Furthermore, the 10-year-old wellness program that has offered yoga, aerobics classes, and lunchtime wellness lectures is being overhauled and expanded under the auspices of the human resources (HR) department, as director Pamela Prescod-Caesar and HR Project Specialist Terri Maguire, a member of the original Wellness Group, push to take the College’s staff-wellness initiative up a notch or two. The currently informal Wellness Group will become a more formal Wellness Committee later this year.

The importance of wellness initiatives hit home last year, when a utilization review by representatives of Independence Blue Cross (IBX) revealed higher-than-average employee claims in the areas of hypertension, high cholesterol, obesity, and asthma. These are four of the top 10 conditions that can be controlled if precautionary measures are taken by at-risk individuals.

“People tend not to go for annual wellness checkups,” says Prescod-Caesar, “and, as a result, when they do get sick and go to the doctor, they find that they’re suffering from one or more of these illnesses on the list.”

Prescod-Caesar aims to raise awareness of the dangers of such illnesses and the importance of checkups, especially since the College is a member of a consortium of 141 schools that work together to bargain for favorable rates with insurance brokers, which may result in lower premiums.

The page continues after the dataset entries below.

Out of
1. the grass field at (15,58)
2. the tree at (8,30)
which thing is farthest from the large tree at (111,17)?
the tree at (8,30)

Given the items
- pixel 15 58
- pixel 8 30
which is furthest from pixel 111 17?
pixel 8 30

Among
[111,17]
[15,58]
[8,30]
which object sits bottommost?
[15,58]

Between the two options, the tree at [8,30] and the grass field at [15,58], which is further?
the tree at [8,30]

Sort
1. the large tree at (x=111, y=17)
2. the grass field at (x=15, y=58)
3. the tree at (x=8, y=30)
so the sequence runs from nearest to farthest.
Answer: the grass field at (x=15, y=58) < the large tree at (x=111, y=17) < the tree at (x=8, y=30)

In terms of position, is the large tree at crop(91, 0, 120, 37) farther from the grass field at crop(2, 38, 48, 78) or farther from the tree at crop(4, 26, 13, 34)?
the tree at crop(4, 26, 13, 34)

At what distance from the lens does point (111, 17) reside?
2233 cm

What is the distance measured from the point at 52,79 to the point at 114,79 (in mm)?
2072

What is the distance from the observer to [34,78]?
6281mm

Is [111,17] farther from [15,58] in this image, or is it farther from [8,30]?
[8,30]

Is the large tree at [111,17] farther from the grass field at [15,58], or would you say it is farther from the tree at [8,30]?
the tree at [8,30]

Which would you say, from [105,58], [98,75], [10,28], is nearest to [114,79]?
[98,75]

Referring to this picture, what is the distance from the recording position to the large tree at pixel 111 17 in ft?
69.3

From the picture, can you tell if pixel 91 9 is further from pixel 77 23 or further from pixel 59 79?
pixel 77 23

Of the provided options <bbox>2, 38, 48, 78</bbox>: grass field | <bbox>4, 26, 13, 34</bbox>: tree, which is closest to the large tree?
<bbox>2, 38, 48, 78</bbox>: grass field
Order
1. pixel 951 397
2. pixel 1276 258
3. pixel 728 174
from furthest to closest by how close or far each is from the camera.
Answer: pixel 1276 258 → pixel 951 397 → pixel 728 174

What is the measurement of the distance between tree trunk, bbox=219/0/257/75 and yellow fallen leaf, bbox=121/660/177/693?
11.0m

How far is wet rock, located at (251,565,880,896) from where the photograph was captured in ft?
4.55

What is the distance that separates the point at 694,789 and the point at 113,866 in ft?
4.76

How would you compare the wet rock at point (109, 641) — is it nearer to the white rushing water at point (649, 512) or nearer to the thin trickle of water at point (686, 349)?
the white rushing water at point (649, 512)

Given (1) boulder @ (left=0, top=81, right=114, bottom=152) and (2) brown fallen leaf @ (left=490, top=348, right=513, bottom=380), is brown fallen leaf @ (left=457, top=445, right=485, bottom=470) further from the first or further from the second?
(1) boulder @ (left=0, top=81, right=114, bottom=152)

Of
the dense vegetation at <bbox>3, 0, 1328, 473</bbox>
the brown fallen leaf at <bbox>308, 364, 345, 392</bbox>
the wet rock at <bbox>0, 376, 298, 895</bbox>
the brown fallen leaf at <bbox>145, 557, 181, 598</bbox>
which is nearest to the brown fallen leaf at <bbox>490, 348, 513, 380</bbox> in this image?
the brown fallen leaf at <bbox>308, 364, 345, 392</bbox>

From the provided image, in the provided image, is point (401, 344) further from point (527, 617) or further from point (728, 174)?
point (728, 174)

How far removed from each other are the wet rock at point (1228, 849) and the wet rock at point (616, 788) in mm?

“When I came to Swarthmore [in early 2012], the consortium had just implemented criteria for wellness in all the schools,” Prescod-Caesar explains. “One was a point system, with points awarded to each institution for preventative programs—10 points if you offered a smoking-cessation or Weight Watchers program, and so on. You need a minimum of 50 points to remain in the consortium and enjoy the privileges it offers.”

So, in hot pursuit of a healthier community, points, and ultimately lower premiums, starting in November, Prescod-Caesar began inviting a nutritionist to campus one day a week to offer employees individual counseling. Allowed six visits a year, members can contact the nutritionist to book slots, which fill fast. “The hope is that they will address existing health issues or improve their vitality through healthy eating and activity,” she says. Nutrition awareness will be complemented by participation in the lunchtime campus-trail–walking groups that are being planned for later this year.


According to Braun, “The [HR] initiatives have raised the community consciousness of wellness. People are talking about it, and they’re grappling with it more. Wellness need not steal a lot of time from a busy day. Sometimes, just stopping to take a couple of minutes to look around and breathe deeply will work a small wonder.”

Just ask those two students, who paused spellbound to observe that majestic hawk.